After China, in 2018 the port and trading hub Singapore was the Port of Hamburg’s second strongest partner country for seaborne container handling, Port of Hamburg said in its release. The number of containers transported between the two ports reached 380,000 TEU. A total of 4.3 million tons of seaborne cargo were transported between Hamburg and Singapore in 2018. In the first nine months of 2019, container transport between Hamburg and Singapore rose to 305,000 TEU, a 4.1 percent advance on the same period of 2018. Handling 36.6 million TEU in 2018, after Shanghai, Singapore is the world’s second largest port for seaborne container handling.
Freight traded in direct container traffic between Hamburg and Singapore is transhipped there to neighbouring countries in the region. At present, 15 liner services connect the Port of Hamburg with Singapore, nine for containers and six for general cargo. Some of these also accept heavy and wheeled cargo.
“The Trade Agreement between the EU and Singapore will also produce additional upswing for seaborne foreign trade in the Port of Hamburg and benefit national economies in the EU and Singapore,” says Axel Mattern, Joint CEO of Port of Hamburg Marketing. Singapore is a hub for the countries of the rapidly growing SE Asian region.

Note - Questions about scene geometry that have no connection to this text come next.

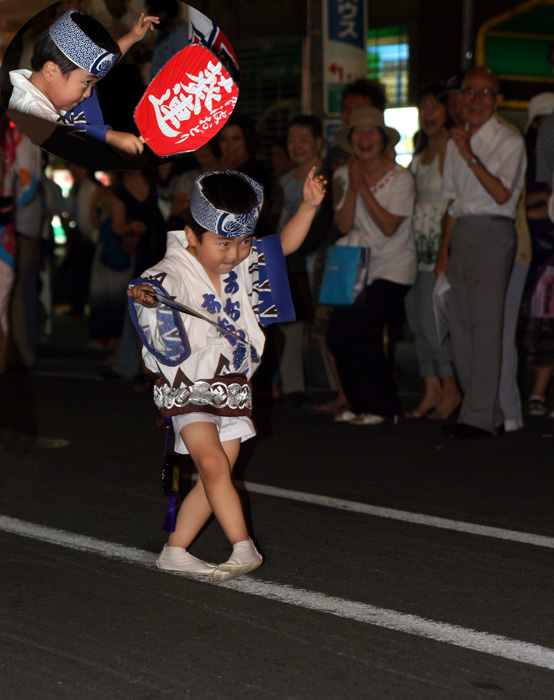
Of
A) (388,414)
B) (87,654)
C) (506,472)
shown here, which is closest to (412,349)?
(388,414)

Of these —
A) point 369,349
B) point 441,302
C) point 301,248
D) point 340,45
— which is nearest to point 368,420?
point 369,349

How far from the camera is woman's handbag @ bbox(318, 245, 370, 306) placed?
767 cm

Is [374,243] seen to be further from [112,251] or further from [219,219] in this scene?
[112,251]

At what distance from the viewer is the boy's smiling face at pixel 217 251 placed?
14.2 feet

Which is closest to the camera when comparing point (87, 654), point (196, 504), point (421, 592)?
point (87, 654)

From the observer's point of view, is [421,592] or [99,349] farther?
[99,349]

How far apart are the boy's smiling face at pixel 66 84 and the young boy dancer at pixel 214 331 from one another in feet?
1.75

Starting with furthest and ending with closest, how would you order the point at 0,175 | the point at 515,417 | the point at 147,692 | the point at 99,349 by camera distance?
the point at 99,349 < the point at 515,417 < the point at 0,175 < the point at 147,692

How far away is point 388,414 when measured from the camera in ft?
26.0

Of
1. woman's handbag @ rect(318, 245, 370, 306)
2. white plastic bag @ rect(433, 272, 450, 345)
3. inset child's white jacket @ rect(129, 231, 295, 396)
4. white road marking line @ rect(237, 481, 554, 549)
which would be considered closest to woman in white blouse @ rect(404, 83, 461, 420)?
white plastic bag @ rect(433, 272, 450, 345)

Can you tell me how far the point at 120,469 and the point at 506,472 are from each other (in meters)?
2.06

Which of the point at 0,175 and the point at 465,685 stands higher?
the point at 0,175

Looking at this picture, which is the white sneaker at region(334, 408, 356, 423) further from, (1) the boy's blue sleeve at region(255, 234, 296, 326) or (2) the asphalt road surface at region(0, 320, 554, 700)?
(1) the boy's blue sleeve at region(255, 234, 296, 326)

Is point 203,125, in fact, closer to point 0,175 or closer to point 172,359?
point 172,359
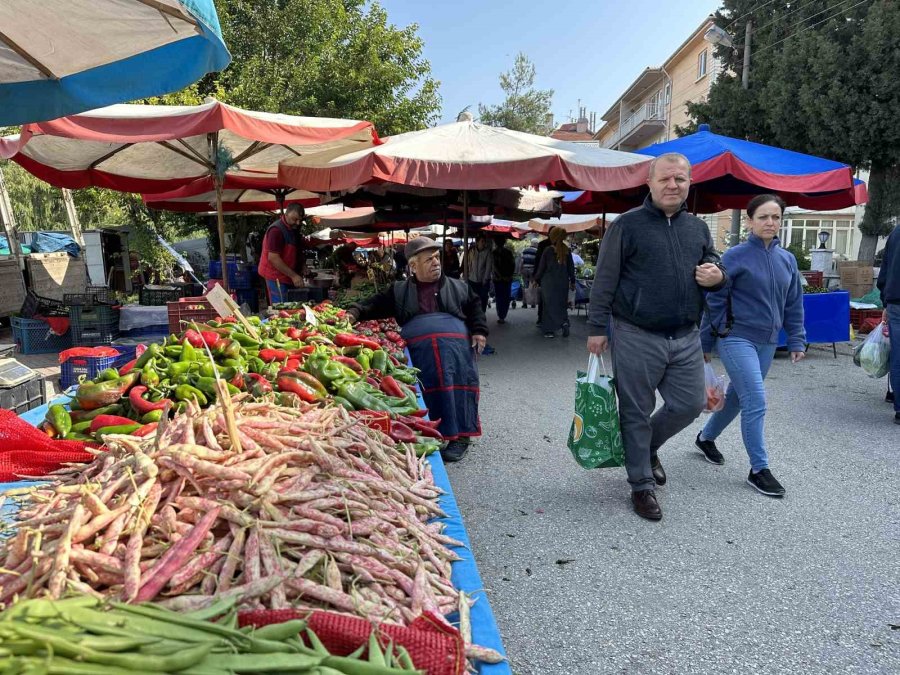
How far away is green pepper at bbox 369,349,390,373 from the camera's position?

With the Trade Agreement, Singapore abolishes all still existing Customs duties on EU products – and also a mass of bureaucracy. The Agreement gives EU service providers fresh opportunities to offer their expertise, and to submit tenders in public competitions, among other things for telecommunications, environmental and engineering services, IT and sea transport.
This is the first bilateral trade deal between the EU and a state in SE Asia.
Bilateral annual trade in goods already reaches 53 billion euro; and in services, 51 billion euros. This makes Singapore the EU’s largest trading partner in SE Asia by a wide margin.